Almost 50 percent of Zirkle’s tree fruit is in organic production, and all of its blueberries are either organic or transitioning to organic. Blueberries were an area of expansion that was first proposed by Mark’s brother, Lester, who is also an owner of Zirkle Fruit while managing his own farm.
On the wine side, about two-thirds of what Zirkle’s Four Feathers Winery crushes is sold under contract to the larger wineries in the state.
The winery operates very much as a separate business entity and doesn’t currently sell anything in the bottle. If and when it does, that would be another business endeavor that will have to be pursued by someone else, Mark said.
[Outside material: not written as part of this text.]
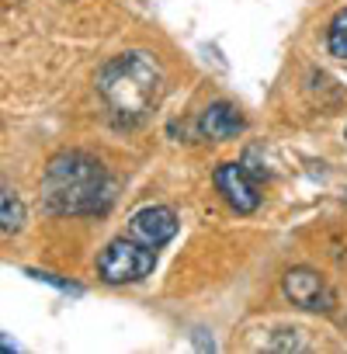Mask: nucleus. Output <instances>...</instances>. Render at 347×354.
<instances>
[{"label": "nucleus", "mask_w": 347, "mask_h": 354, "mask_svg": "<svg viewBox=\"0 0 347 354\" xmlns=\"http://www.w3.org/2000/svg\"><path fill=\"white\" fill-rule=\"evenodd\" d=\"M42 195L56 216H94L111 202V177L91 153L63 149L46 167Z\"/></svg>", "instance_id": "f257e3e1"}, {"label": "nucleus", "mask_w": 347, "mask_h": 354, "mask_svg": "<svg viewBox=\"0 0 347 354\" xmlns=\"http://www.w3.org/2000/svg\"><path fill=\"white\" fill-rule=\"evenodd\" d=\"M160 84H163L160 63L142 49L111 56L97 73V94L118 118H142L156 104Z\"/></svg>", "instance_id": "f03ea898"}, {"label": "nucleus", "mask_w": 347, "mask_h": 354, "mask_svg": "<svg viewBox=\"0 0 347 354\" xmlns=\"http://www.w3.org/2000/svg\"><path fill=\"white\" fill-rule=\"evenodd\" d=\"M156 268V250L132 240L129 233L111 240L101 254H97V278L104 285H132L149 278Z\"/></svg>", "instance_id": "7ed1b4c3"}, {"label": "nucleus", "mask_w": 347, "mask_h": 354, "mask_svg": "<svg viewBox=\"0 0 347 354\" xmlns=\"http://www.w3.org/2000/svg\"><path fill=\"white\" fill-rule=\"evenodd\" d=\"M281 292L292 306L306 309V313H330L333 309V288L326 285V278L312 268H292L281 278Z\"/></svg>", "instance_id": "20e7f679"}, {"label": "nucleus", "mask_w": 347, "mask_h": 354, "mask_svg": "<svg viewBox=\"0 0 347 354\" xmlns=\"http://www.w3.org/2000/svg\"><path fill=\"white\" fill-rule=\"evenodd\" d=\"M125 233L132 240L160 250V247H167L174 236H178V212L167 209V205H146V209H139L129 219V230Z\"/></svg>", "instance_id": "39448f33"}, {"label": "nucleus", "mask_w": 347, "mask_h": 354, "mask_svg": "<svg viewBox=\"0 0 347 354\" xmlns=\"http://www.w3.org/2000/svg\"><path fill=\"white\" fill-rule=\"evenodd\" d=\"M216 188L229 202V209H236L240 216H250L261 205V192H257L254 177L243 163H219L216 167Z\"/></svg>", "instance_id": "423d86ee"}, {"label": "nucleus", "mask_w": 347, "mask_h": 354, "mask_svg": "<svg viewBox=\"0 0 347 354\" xmlns=\"http://www.w3.org/2000/svg\"><path fill=\"white\" fill-rule=\"evenodd\" d=\"M243 115L236 104L229 101H212L202 115H198V136L202 139H212V142H226V139H236L243 132Z\"/></svg>", "instance_id": "0eeeda50"}, {"label": "nucleus", "mask_w": 347, "mask_h": 354, "mask_svg": "<svg viewBox=\"0 0 347 354\" xmlns=\"http://www.w3.org/2000/svg\"><path fill=\"white\" fill-rule=\"evenodd\" d=\"M0 223H4V233H18L25 226V205L18 198V192L11 185H4V192H0Z\"/></svg>", "instance_id": "6e6552de"}, {"label": "nucleus", "mask_w": 347, "mask_h": 354, "mask_svg": "<svg viewBox=\"0 0 347 354\" xmlns=\"http://www.w3.org/2000/svg\"><path fill=\"white\" fill-rule=\"evenodd\" d=\"M326 49H330V56L347 59V8L330 18V25H326Z\"/></svg>", "instance_id": "1a4fd4ad"}, {"label": "nucleus", "mask_w": 347, "mask_h": 354, "mask_svg": "<svg viewBox=\"0 0 347 354\" xmlns=\"http://www.w3.org/2000/svg\"><path fill=\"white\" fill-rule=\"evenodd\" d=\"M344 139H347V129H344Z\"/></svg>", "instance_id": "9d476101"}]
</instances>
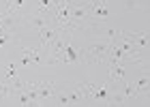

“If my daughters want to go to the glass, that’s a whole other, complicated endeavor,” he said. “That’s another chapter that’s not going to be written by me.” •
When new apple varieties were starting to hit the market, Zirkle Fruit knew it wanted something all its own that was local and unique.
The company decided on Lady Alice, a chance seedling from a nearby grower’s orchard that was eventually named after Bill’s mother, Alice.
Its growing technique is something “right out of the ’50s,” Mark Zirkle said: a precocious yet consistent producer that has had never shown problems with cropping, and it carries a sweetness that develops quickly, just prior to picking.
“It’s a challenging apple, not so much to grow but to harvest, because it’s picking window is literally hours — four times in the month of September,” he said.
Zirkle said it’s also probably the most light-sensitive variety he’s ever seen. For that reason, Lady Alice has been planted on Tatura with Extenday, and he’s not afraid to plant it on a south or southeast slope for added sunlight.